Riempire il gioco di pezzi di armatura non giova nemmeno in questo senso perché, come da regola, per buona parte del tempo si avrà l’aspetto di chi si è vestito al buio, dovendo utilizzare i pezzi più forti senza guardare troppo alla loro estetica. In questo caso il paragone con Voice of Cards neanche è necessario. Bastano un paio di screen. E mentre parlo, sbigottito, della pochezza di questo gioco così blando che vorrebbe pure arrogarsi di reinventare le origini di Final Fantasy, c’è chi si nasconde dietro l’egida del gameplay. Punitivo, sfaccettato, tecnico. Eppure proprio nei combattimenti io vedo davvero il trionfo di Caos.
Un’intera squadra di ninja contro Yoko Taro
Passiamo al combat insomma. Stranger of Paradise si presenta come un action rpg con varie opzioni di approccio grazie a un sistema di crescita che si appoggia al Job System. Paragonare la meccanica di Final Fantasy Tactics e Tactics Ogre a ciò che si vede nella demo di Final Fantasy Origin un po’ mi urta, ma fondamentalmente il concetto è lo stesso, sebbene molto più stringato. Di per sé però sarebbe comunque un’idea funzionale ma si appoggia a un combat system che risulta troppo farraginoso e dispersivo. Nonostante sia necessario frenarsi dal button mashing e prestare attenzione a ciò che fanno i nemici – più per i danni che infliggono che non per i pattern d’attacco – pad alla mano il feeling risulta estremamente caciarone e poco appagante. Poter portare due job sul campo di battaglia è una buona intenzione, così come poter cancellare una special del primo job per passare al secondo senza soluzione di continuità.

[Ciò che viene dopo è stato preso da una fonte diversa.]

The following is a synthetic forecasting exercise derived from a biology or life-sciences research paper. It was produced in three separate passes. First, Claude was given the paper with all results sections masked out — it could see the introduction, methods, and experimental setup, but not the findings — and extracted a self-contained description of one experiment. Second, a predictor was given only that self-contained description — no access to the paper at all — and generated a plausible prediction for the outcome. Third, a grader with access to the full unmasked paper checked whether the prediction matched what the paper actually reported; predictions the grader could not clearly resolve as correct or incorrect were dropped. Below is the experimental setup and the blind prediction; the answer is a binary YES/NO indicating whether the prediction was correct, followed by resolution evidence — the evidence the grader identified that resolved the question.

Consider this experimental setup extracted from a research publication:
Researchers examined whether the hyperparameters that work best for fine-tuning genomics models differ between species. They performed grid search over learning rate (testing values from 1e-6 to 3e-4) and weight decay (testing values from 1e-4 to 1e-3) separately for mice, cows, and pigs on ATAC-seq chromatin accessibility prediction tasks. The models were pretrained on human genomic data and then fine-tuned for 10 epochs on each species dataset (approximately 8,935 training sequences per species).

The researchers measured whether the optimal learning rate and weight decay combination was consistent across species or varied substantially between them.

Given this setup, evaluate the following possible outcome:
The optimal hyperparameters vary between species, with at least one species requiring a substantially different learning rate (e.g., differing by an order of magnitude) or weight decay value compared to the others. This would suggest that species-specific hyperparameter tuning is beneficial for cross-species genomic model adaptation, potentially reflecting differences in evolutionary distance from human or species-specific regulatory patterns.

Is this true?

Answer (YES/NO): NO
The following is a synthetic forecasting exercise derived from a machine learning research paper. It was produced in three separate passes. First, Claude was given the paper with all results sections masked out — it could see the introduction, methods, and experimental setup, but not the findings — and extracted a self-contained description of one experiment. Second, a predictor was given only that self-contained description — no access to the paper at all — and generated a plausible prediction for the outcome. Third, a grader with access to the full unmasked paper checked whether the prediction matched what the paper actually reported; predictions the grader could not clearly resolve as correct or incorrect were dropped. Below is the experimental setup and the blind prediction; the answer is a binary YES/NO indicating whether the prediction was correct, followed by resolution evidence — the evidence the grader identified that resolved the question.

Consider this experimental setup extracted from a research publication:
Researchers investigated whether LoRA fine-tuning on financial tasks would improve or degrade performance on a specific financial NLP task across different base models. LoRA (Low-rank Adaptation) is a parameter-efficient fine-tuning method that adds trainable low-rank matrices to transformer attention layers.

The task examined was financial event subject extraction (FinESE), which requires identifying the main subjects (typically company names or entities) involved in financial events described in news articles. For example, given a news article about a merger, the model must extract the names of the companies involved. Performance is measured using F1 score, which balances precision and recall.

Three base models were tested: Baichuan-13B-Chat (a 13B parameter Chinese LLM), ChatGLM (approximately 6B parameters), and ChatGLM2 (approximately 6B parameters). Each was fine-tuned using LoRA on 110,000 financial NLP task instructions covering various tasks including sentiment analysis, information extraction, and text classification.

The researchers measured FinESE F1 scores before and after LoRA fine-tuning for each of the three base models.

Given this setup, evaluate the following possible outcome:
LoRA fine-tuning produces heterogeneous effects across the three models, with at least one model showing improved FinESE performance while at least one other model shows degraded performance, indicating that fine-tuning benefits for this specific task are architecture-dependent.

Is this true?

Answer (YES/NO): YES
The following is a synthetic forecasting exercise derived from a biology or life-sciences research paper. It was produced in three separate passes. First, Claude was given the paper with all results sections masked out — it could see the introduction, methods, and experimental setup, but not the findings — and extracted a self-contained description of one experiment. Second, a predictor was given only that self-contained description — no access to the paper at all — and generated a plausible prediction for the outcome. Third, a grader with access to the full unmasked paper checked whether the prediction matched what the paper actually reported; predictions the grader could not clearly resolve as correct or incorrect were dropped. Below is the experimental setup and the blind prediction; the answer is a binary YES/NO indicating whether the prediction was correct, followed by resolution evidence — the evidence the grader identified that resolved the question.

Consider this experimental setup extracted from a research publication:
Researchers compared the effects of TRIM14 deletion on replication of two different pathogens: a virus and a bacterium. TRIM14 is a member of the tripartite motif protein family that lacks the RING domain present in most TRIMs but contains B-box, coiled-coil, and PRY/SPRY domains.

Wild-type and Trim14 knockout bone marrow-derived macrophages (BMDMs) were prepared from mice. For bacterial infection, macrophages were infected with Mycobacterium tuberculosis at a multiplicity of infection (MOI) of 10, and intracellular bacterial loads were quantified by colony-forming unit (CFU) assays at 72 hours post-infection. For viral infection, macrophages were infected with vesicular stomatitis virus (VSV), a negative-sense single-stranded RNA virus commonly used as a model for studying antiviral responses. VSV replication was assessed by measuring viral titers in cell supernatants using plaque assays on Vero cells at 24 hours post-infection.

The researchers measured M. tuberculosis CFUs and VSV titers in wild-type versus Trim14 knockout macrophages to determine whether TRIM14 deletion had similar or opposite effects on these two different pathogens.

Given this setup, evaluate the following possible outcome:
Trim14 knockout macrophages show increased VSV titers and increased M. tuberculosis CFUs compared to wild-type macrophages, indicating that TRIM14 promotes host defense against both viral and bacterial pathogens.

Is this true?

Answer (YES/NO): NO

Al tempo stesso non si avverte coesione e la varietà delle differenti classi crea invece una commistione poco coerente. Ma la verità è che, per quanto il combat possa comunque lasciarsi giocare, è il contorno che lo affossa. Le finisher di Jack, le frasi abbaiate, la rozzezza tecnica ma soprattutto il pallore artistico che sembra davvero non avere niente da dire. Dall’altro lato, con una manciata di cartoncini, qualche dado e un pugno di gemme,si crea una declinazione del sistema a turni. Tanto semplice quanto efficace. Perché Voice of Cards esattamente come Automata vive del suo meta-game in ogni istante. Tutto ciò che c’è su schermo fa parte della storia, del gioco. Anche le opzioni e la schermata di salvataggio sono diegetiche.

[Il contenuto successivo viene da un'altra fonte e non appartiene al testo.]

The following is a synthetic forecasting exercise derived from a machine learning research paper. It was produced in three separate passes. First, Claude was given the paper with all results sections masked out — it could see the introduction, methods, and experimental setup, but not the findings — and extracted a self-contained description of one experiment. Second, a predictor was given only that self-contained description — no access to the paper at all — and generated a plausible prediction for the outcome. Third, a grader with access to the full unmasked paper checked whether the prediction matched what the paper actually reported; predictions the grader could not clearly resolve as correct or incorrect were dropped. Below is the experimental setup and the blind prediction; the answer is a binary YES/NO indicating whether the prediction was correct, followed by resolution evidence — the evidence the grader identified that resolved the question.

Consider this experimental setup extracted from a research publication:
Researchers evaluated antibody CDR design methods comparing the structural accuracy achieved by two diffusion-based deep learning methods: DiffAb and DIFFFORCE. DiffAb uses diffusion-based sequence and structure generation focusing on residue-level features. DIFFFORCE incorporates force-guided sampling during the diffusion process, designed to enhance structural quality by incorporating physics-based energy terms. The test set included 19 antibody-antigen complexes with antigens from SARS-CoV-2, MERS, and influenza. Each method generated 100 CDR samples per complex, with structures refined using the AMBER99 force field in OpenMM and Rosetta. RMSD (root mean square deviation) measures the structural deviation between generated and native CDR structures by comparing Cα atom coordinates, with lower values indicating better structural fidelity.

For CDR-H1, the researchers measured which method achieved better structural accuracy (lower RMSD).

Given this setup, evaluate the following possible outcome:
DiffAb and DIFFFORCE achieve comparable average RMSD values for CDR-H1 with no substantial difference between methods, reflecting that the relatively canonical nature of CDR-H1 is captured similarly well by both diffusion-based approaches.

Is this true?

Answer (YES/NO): NO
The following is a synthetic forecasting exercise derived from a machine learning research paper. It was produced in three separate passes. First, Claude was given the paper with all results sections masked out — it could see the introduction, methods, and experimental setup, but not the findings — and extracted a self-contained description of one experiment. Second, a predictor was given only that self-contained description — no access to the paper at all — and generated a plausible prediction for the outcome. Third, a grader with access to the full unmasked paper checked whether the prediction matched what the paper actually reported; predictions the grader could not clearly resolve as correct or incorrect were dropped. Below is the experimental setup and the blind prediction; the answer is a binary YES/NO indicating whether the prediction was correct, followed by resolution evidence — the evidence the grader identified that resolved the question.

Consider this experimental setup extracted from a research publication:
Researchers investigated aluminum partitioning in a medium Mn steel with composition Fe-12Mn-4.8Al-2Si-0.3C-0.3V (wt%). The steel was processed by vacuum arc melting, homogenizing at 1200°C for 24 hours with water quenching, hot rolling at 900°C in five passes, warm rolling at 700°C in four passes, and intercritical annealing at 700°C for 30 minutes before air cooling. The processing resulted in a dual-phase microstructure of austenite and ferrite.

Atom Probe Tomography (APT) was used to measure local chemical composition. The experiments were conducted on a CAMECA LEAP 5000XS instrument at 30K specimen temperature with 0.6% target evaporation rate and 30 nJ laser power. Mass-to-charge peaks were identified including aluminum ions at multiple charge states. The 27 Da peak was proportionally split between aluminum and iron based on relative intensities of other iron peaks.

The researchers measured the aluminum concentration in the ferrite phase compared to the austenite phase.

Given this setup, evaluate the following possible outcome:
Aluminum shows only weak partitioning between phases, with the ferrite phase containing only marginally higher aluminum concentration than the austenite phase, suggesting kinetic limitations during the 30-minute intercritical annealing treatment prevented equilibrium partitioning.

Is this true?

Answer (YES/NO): NO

Funziona talmente bene che c’è un gioco di carte dentro al gioco di carte, nel classico stile minigame. E neanche per un secondo suona ridondante.
2.0
Ridondante forse lo è questo pezzo, mi rendo conto. Perché alla fine è davvero la solita questione: non importa il cosa ma il come. Non è nemmeno un’invettiva che vuole far scontrare il gioco a medio-alto budget con quello indie-like. Stupisce però pensare come Square-Enix sia in grado di avere sullo stesso piatto due prodotti così discordanti, sebbene vicini concettualmente. E forse, in fin dei conti, bisogna ringraziare Stranger of Paradise. Senza progetti come questo, quelli come Voice of Cards non potrebbero esistere. O forse, è solo l’ennesimo strascico della Fabula Nova Cristallis, di cui è ormai certo che non ci liberemo mai. E in più, Nomura è visto come un dio. E Dio ha sempre un disegno più grande.
Questo grande disegno me lo vedo come un progetto, immenso, che nell’arco della prossima decade unirà Kingdom Hearts, Final Fantasy 7 Remake e Stranger of Paradise sotto un unico vessillo. Un blockbuster così grottescamente votato al fan-service da poter rendere possibile dozzine di progetti come Voice of Cards.
Quindi ben vengano questi progetti in fin dei conti, rappresenteranno davvero un nuovo inizio.
Ma “2.0” non simboleggia questo,quanto il voto che si beccherebbe Stranger of Paradise se uscisse oggi.